Ouverture donc. Mais vigilance aussi. Pourquoi?
D'abord parce qu'avec ce Président-là, qui a tenu les discours de Latran, de Ryad, ou de Constantine qui étaient autant de trahisons -j'assume ce mot solennellement- à sa mission de garant de notre constitution de la République laïque, on a des raisons d'être vigilants quand il parle de laïcité ...
Vigilance face à cette majorité qui, dans le dernier budget par exemple, favorise honteusement l'enseignement privé confessionnel par rapport à l'enseignement public... Vigilance face à la présentation initiale de ce débat qui ne devait pas concerner du tout la laïcité mais une religion et une seule et sa «compatibilité» avec la République. Le «rétropédalage» du premier ministre la semaine dernière devant l'Assemblée nationale, pour louable qu'il soit n'en efface pas, pour autant, l'impression détestable du début.
Vigilance donc. Inquiétude enfin. Pourquoi?

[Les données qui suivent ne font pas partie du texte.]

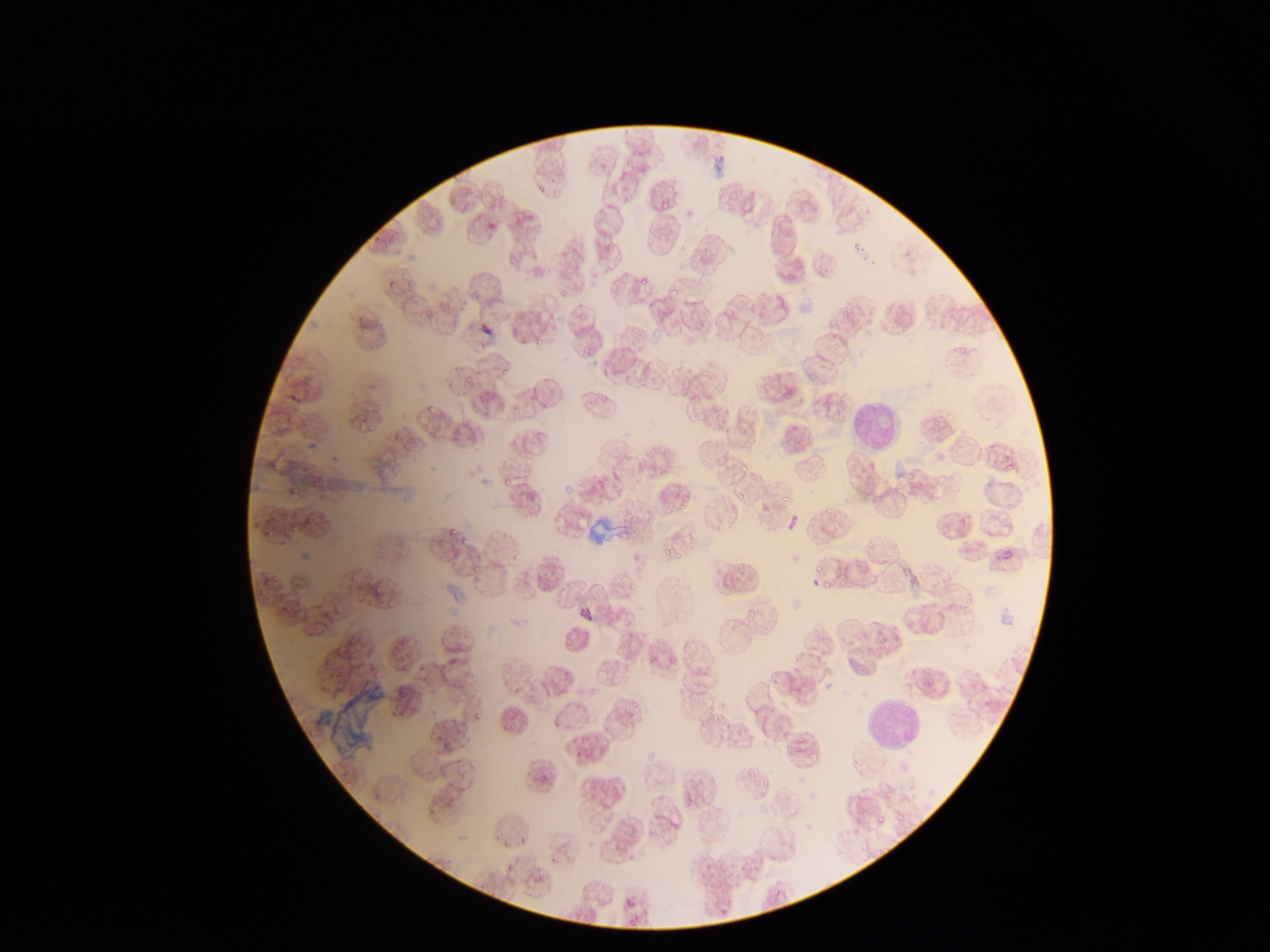

Approximate bounding boxes as left top right bottom in pixels. Leukocyte locations: 844 392 906 455; 863 695 922 755. Plasmodium parasite locations: 626 161 634 166; 452 172 459 183; 536 181 547 192; 653 192 676 216; 452 194 463 203; 498 194 506 202; 462 204 470 210; 687 250 696 264; 400 272 408 277; 637 273 654 289; 786 275 795 282; 388 282 397 290; 493 286 499 294; 559 287 570 302; 665 287 677 299; 758 292 766 300; 478 303 489 311; 841 306 852 317; 884 306 892 314; 727 308 734 316; 579 311 589 320; 656 312 664 319; 434 317 442 325; 639 324 649 336; 831 338 843 349; 535 339 541 347; 584 340 601 357; 454 363 462 371; 502 368 509 376; 701 370 709 376; 809 371 817 379; 446 383 455 391; 714 383 727 394; 595 391 610 401; 360 421 370 426; 1002 450 1013 463; 816 451 825 462; 701 456 707 464; 1006 462 1014 474; 906 469 914 481; 782 489 791 503; 897 493 907 501; 680 494 688 510; 734 494 750 502; 647 508 655 515; 664 508 675 517; 624 509 634 517; 958 520 966 529; 291 524 299 531; 263 526 269 536; 448 528 456 538; 1042 533 1047 541; 460 539 468 547; 866 539 874 545; 891 540 897 548; 661 547 670 554; 672 547 684 565; 510 553 518 561; 737 564 745 571; 809 565 826 574; 471 566 480 572; 264 577 270 586; 716 581 725 590; 258 584 264 596; 822 584 832 591; 374 586 382 593; 966 596 974 603; 749 598 766 618; 387 599 396 607; 283 601 292 611; 334 606 342 613; 328 614 334 623; 927 627 935 630; 308 629 315 638; 795 654 802 662; 402 664 408 672; 929 678 938 684; 704 681 711 689; 633 701 638 709; 709 708 729 723; 475 711 482 719; 639 717 647 724; 505 721 511 730; 796 743 804 752; 749 769 756 777; 763 775 769 786; 886 808 908 833; 874 813 891 830; 719 909 727 915; 629 919 635 928 | approximate x y pixel centers of objects too small to bound: 866 214; 481 217; 858 220; 873 265; 361 318; 635 335; 964 350; 952 351; 429 411; 936 423; 371 430; 282 435; 937 438; 991 461; 506 481; 946 529; 352 579; 476 579; 632 586; 881 642; 653 656; 774 675; 761 684; 555 722; 756 784; 696 794. Collected in Ghana. Image is 1270×952 pixels. Thin blood film. Single field of view. Photographed through a microscope with a mobile-phone camera.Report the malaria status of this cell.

D'abord, je l'ai dit, pour les motivations politiciennes de ce débat. Cette course-folle après les idées de Front national, cette obsession nauséabonde de jouer avec les peurs, cette manie d'opposer, de diviser les français entre eux plutôt que de les rassembler, tout cela est détestable. Ensuite parce que ce gouvernement et cette majorité n'ont toujours pas compris le fondement des rapports de la Laïcité avec les religions. Ils croient, comme Sarkozy ou Copé, que la laïcité est antireligieuse...alors qu'elle protège les religions! Ils n'ont toujours pas lu la loi de 1905 qui «assure la liberté de conscience» -c'est-à-dire aussi bien la liberté de croire, comme ils le disent, mais aussi la liberté de ne pas croire, ce qu'ils ne disent jamais!- et qui «garantit le libre exercice des cultes», ce qui montre bien qu'elle n'est pas antireligieuse. Ils n'ont pas lu, non plus que cette «garantie» du libre exercice des cultes doit se faire dans les seules «limites liées à l'ordre public» et c'est là qu'est tout le débat!
Parce que lorsque l'on parle de l'islam de France, on dit «les musulmans»; et c'est un amalgame coupable. Car il y a «des» musulmans: des chiites, des sunnites, des salafistes, des wahhabites, etc... Et, surtout, une immense majorité de laïcs musulmans qui acceptent de placer les lois de la République au-dessus de leurs règles religieuses. Comment faire la leçon à ceux-là qui sont français autant que Copé ou Sarkozy et qui nous disent «foutez-nous la paix avec notre religion! C'est une affaire privée!» Et puis, il y a une toute petite minorité qui ne l'accepte pas. Ce sont ceux-là qu'il faut combattre. Et l'amalgame, parce qu'il empêche cette différenciation est inquiétant et dangereux. L'amalgame renforce les extrêmes: Marine Le Pen est l'alliée objective de Tariq Ramadan, comme Moubarak, Ben Ali ou Khadafi l'étaient des extrémistes et intégristes!
Voilà pourquoi après l'ouverture et la vigilance nous sommes inquiets: au lieu de traiter sereinement des problèmes concrets on s'engage dans des amalgames dangereux pour la République.